(ACTIONS TO TAKE)
- A) Duplicate the email thread about the "combined object" approach from "I think we want" up to and including "same page there.".
- B) Go on with the email thread about the "combined object" approach, starting after its last sentence.

(READING TEXT)
%%

I think we want to get clarity on the "combined object" approach. Some
discussions are still going on. There is one particular thread
<https://docs.google.com/document/d/1zg0wQ5bVKTckf7-K_cdwF4mlRi6sixLcyEh6jErpGYY/edit?pli=1&disco=AAABIuZ8F3I>
that would benefit from some more clarification. Would be great to be on
the same page there.

I would suggest sticking to the doc because the next thread will be the 3rd
thread on this topic and typically it is very hard to get focused
discussions in email threads. If doc does not work, we can meet.

Thanks,
Walaa.


On Wed, Apr 3, 2024 at 1:03 PM Ryan Blue <b...@tabular.io> wrote:

> If there is consensus, great. We don't usually have a vote when there is
> already consensus. That said, I haven't really seen a confirmation that we
> have consensus, like a thread where people that originally had different
> perspectives all said they favored the same option.

%%

(INFORMATION SUPPLIED)
%%

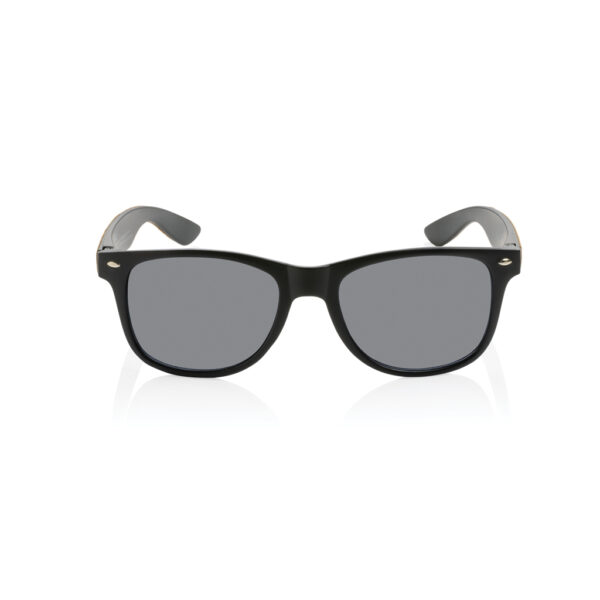 Sonnenbrille aus GRS recyceltem PC-Kunststoff mit Kork – Bild 3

%%

(SOLVED TASKS)
- A)
I think we want to get clarity on the "combined object" approach. Some
discussions are still going on. There is one particular thread
<https://docs.google.com/document/d/1zg0wQ5bVKTckf7-K_cdwF4mlRi6sixLcyEh6jErpGYY/edit?pli=1&disco=AAABIuZ8F3I>
that would benefit from some more clarification. Would be great to be on
the same page there.

- B)
>
> It can help to build clarity by starting a new thread (this one is 70+
> messages) with a clear summary (_not_ a doc) of the direction and ask
> people to speak up if they do or don't agree.
>
> Ryan
>
> On Wed, Apr 3, 2024 at 1:33 AM Jean-Baptiste Onofré <j...@nanthrax.net>
> wrote:
>
>> I thought we have a consensus in the doc at least on the possible
>> option. I understood the vote was to adopt one of the options (that is
>> possible for a vote).
>>
>> If we still need more discussion on the possible options or having a
>> consensus on a specific option, it makes sense to continue the
>> discussion on the doc as soon as we are not "blocked" :)
>>
>> Regards
>> JB
>>
>> On Tue, Apr 2, 2024 at 9:12 PM Daniel Weeks <daniel.c.we...@gmail.com>
>> wrote:
>> >
>> > I don't think we're in a position to open a vote (or maybe there's a
>> misunderstanding of what the vote is set out to achieve).
>> >
>> > We need to continue the discussion until there is a general consensus
>> on the direction we want to go (not on what options are available).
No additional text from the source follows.